Unsent and Unread Letter

Mr. Nghi (Mr. Tom) Huu Nguyen,

How are you? I hope you’re doing great. I may not know the impression you have on me and probably I wouldn’t even get the chance to know… but somehow I feel glad that I’ve finally been brave enough to work on my part. What I mean is I was thinking of sending you message before but I was hesitant. I was so shy. You might even think that I am cheap or not a descent girl. I was so afraid of what you’ll think of me. But this chance is now or never because I may not have other chances anymore. No matter what you’ll think of me, I’ll accept. I will just let time handle everything as well as the consequences.

I am so sorry… I know you are a bit busy yet I taking much of your time once more…I seem to bother you again. Don’t worry this would be (I suppose…) my last letter.

• Task description:
Answer these questions about the letter.
1. To whom is the letter addressed?
2. According to the letter, what made the writer hesitate to send a message before?
3. What does the writer say this letter would be?

Records from a collection:
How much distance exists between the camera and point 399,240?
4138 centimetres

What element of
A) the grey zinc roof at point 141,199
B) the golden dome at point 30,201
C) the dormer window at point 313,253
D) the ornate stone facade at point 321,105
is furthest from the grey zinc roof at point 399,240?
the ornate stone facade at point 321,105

• Expected output:
1. Mr. Nghi (Mr. Tom) Huu Nguyen.
2. The writer was shy and afraid of what he would think.
3. The writer's last letter.